++++ Reading passage ++++

PHH CORP PHH
July 23, 2009 - 2:45pm EST by
will579
2009 2010
Price: 18.00 EPS $2.50 $3.60
Shares Out. (in M): 54 P/E 7.2x 5.0x
Market Cap (in $M): 979 P/FCF 7.2x 5.0x
Net Debt (in $M): 6,398 EBIT 525 625
TEV (in $M): 7,377 TEV/EBIT 14.7x 11.8x

Sign up for free guest access to view investment idea with a 45 days delay.

Description

 

The thesis:

PHH is a misunderstood company that is starting to benefit from a completely restructured mortgage market, a transformation of its Board and executive management, and the healing of the credit markets. The stock currently trades at 80% of an understated book value and a multiple of 4-5 times normal earnings power. Downside is negligible while upside is 3-4 times the current stock price. Longer term, significant value creation can be achieved by separating PHH into two separately traded public companies. 

Briefly stated, PHH is an outsourcing company with two businesses: fleet management and mortgage production/servicing. PHH originates mortgages on a private-label basis for investment firms, regional banks and other financial institutions. They sell the mortgages and retain the servicing rights (MSRs), creating an earnings steam that lacks any material credit exposure. The prior management team maintained a cost structure that was excessive and did not flex with market volumes. The former CEO viewed his employees as "family" and was unwilling to cut costs even as industry volumes collapsed. This led to his departure as he was removed from the Board via a recent proxy contest and subsequently resigned. We believe that the new Board leadership will create a reduced and more variable cost structure, which will drive profit in the mortgage business of $3-4 per share on a normalized basis.  The current run-rate of earnings for this business is approximately $0.80 per quarter, and the company has not yet addressed the cost structure issues. The goal is to reduce the cost structure to maintain profitability during normal mortgage markets, and allow the cost structure to flex when periods of higher refinancing activity result in mortgage production booms.

The structure of the mortgage industry is drastically different today versus three years ago as evidenced by the rankings of top mortgage originators in Inside Mortgage Finance. PHH is now the fourth largest player in a market where the top three now command significant market share.  This has led to much better margins in the mortgage business, which we believe are sustainable for the scale participants (JPM, BAC, WFC and PHH). The days of subprime and Alt-A cross-subsidies supporting traditional prime mortgages as a "loss leader" are over. PHH has always originated fully documented prime loans with down payments. In a sense, the market has come full circle while PHH never went down the path of accepting ever increasing credit risk to maintain market share.

++++ Exercise materials ++++

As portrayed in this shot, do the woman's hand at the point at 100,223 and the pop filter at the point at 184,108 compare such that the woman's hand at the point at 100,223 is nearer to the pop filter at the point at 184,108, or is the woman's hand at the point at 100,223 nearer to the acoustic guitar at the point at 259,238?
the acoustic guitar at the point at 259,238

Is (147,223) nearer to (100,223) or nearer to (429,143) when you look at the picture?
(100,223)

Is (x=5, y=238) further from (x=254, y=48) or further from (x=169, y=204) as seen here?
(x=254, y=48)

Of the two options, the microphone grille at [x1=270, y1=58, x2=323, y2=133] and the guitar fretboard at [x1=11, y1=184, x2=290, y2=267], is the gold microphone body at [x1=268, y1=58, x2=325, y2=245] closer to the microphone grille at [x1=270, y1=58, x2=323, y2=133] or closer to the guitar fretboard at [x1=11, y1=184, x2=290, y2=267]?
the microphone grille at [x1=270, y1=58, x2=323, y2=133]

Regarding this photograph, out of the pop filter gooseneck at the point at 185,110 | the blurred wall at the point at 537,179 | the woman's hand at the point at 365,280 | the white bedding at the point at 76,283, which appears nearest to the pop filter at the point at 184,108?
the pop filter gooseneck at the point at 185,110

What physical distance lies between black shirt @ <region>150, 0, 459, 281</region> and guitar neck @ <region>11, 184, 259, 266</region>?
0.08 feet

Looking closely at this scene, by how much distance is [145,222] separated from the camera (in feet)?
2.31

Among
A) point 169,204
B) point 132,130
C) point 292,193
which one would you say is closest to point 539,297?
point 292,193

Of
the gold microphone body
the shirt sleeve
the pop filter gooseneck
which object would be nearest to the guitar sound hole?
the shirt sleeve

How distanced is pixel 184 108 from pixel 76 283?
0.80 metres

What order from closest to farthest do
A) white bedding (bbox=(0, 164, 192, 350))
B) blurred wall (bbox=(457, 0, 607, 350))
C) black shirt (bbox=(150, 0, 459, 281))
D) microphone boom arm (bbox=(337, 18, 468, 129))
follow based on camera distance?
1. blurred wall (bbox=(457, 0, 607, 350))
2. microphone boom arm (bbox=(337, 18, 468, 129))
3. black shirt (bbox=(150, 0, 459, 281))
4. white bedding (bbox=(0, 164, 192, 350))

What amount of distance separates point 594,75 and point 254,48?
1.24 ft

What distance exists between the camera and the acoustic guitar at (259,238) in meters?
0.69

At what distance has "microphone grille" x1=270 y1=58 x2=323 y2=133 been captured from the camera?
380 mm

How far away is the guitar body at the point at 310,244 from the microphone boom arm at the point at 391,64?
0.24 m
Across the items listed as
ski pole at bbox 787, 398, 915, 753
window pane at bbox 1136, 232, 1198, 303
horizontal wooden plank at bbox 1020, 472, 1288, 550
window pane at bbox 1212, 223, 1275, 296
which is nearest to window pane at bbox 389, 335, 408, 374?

++++

## Given exercise 1
Give everything in the listing from the line containing "What physical distance" down to the line containing "0.80 metres", both included, as a numbered list without blank lines.
## Given exercise 2
Continue the PHH investment thesis past its final paragraph.
The PHH investment write-up and the listing are unrelated material.

## Written response 1
1. What physical distance lies between black shirt @ <region>150, 0, 459, 281</region> and guitar neck @ <region>11, 184, 259, 266</region>?
2. 0.08 feet
3. Looking closely at this scene, by how much distance is [145,222] separated from the camera (in feet)?
4. 2.31
5. Among
6. A) point 169,204
7. B) point 132,130
8. C) point 292,193
9. which one would you say is closest to point 539,297?
10. point 292,193
11. Of
12. the gold microphone body
13. the shirt sleeve
14. the pop filter gooseneck
15. which object would be nearest to the guitar sound hole?
16. the shirt sleeve
17. How distanced is pixel 184 108 from pixel 76 283?
18. 0.80 metres

## Written response 2
The way the PHH mortgage outsource business model works can be thought of as follows: the lack of a mortgage broker creates the opportunity for the brand company (Charles Schwab for example) and PHH to roughly split the one point fee usually awarded to the broker who creates a loan. The PHH call center representatives do not work on commission, and have no incentive to cheat from a credit perspective to get questionable loan applicants approved.  They are paid a salary to pick up the phone "Charles Schwab mortgage services, can I help you"?

The growth opportunity for PHH in the mortgage business is to gain significant share by winning new outsourcing relationships. Their current 2% market share could easily be 10% with the right leadership. Subscale regional banks should outsource to PHH in order to exit a business in which they will never reach sufficient scale to compete with the big three (JPM, BAC and WFC).  For these banks, PHH is the only available outsourcing solution that does not involve opening up their customer relationships to a direct competitor.

The PHH fleet management business manages corporate vehicle fleets on an outsourced basis. Services include vehicle acquisition, maintenance, insurance, gas cards, disposition, and financing. Importantly, PHH assumes no residual price risk for the vehicles, and the customers are primarily Fortune 500 companies. This creates a business that is easy to finance during normal times. Unfortunately times have not been normal, and the funding cost of the fleet rose dramatically during the fall of 2008. This business has gone from generating $106mm in pre-tax income in 2006 to a run-rate of $20-30mm in 2009, largely as a result of PHH being slow to pass through the sharply higher funding costs to customers.   PHH has now finally begun to pass through the higher interest costs to customers and management believes that they can get back to $70-$80mm in annualized pre-tax profits over the next couple of years (still only 70% of 2006 profit levels).   Given that we do not believe that the recent results reflect any permanent impairment in the business, or any change in the competitive dynamics of the industry, we believe that the multiple that GE placed on the business in 2007 (11.5x EBT) is a good indication of fair value. We believe it will be a focus of the new CEO to drive the recovery of fleet earnings on a faster schedule.

Some background:

PHH was spun-off from the Cendant Corporation in 2005. There are no compelling reasons for the mortgage and fleet businesses to be operated together, as was evidenced by the attempted separation and sale to GE and Blackstone in 2007.  These businesses were basically the leftovers after Henry Silverman carved up Cendant.  Shortly after exiting the two year safe harbor window for tax-free spin-offs, the Board of PHH attempted to sell PHH to GE and Blackstone.  GE was to take fleet, and Blackstone was to take the mortgage business.  The sale was challenged by Pennant Capital ("Pennant") on the grounds that it was ill-timed and for insufficient value.  The deal ultimately fell apart due to Blackstone's inability to secure financing as the mortgage market went into free-fall.  GE was paying approximately $20.5 for the fleet business, and Blackstone was paying approximately $11 for the mortgage business, plus approximately $2.50/share in tax leakage from the deal.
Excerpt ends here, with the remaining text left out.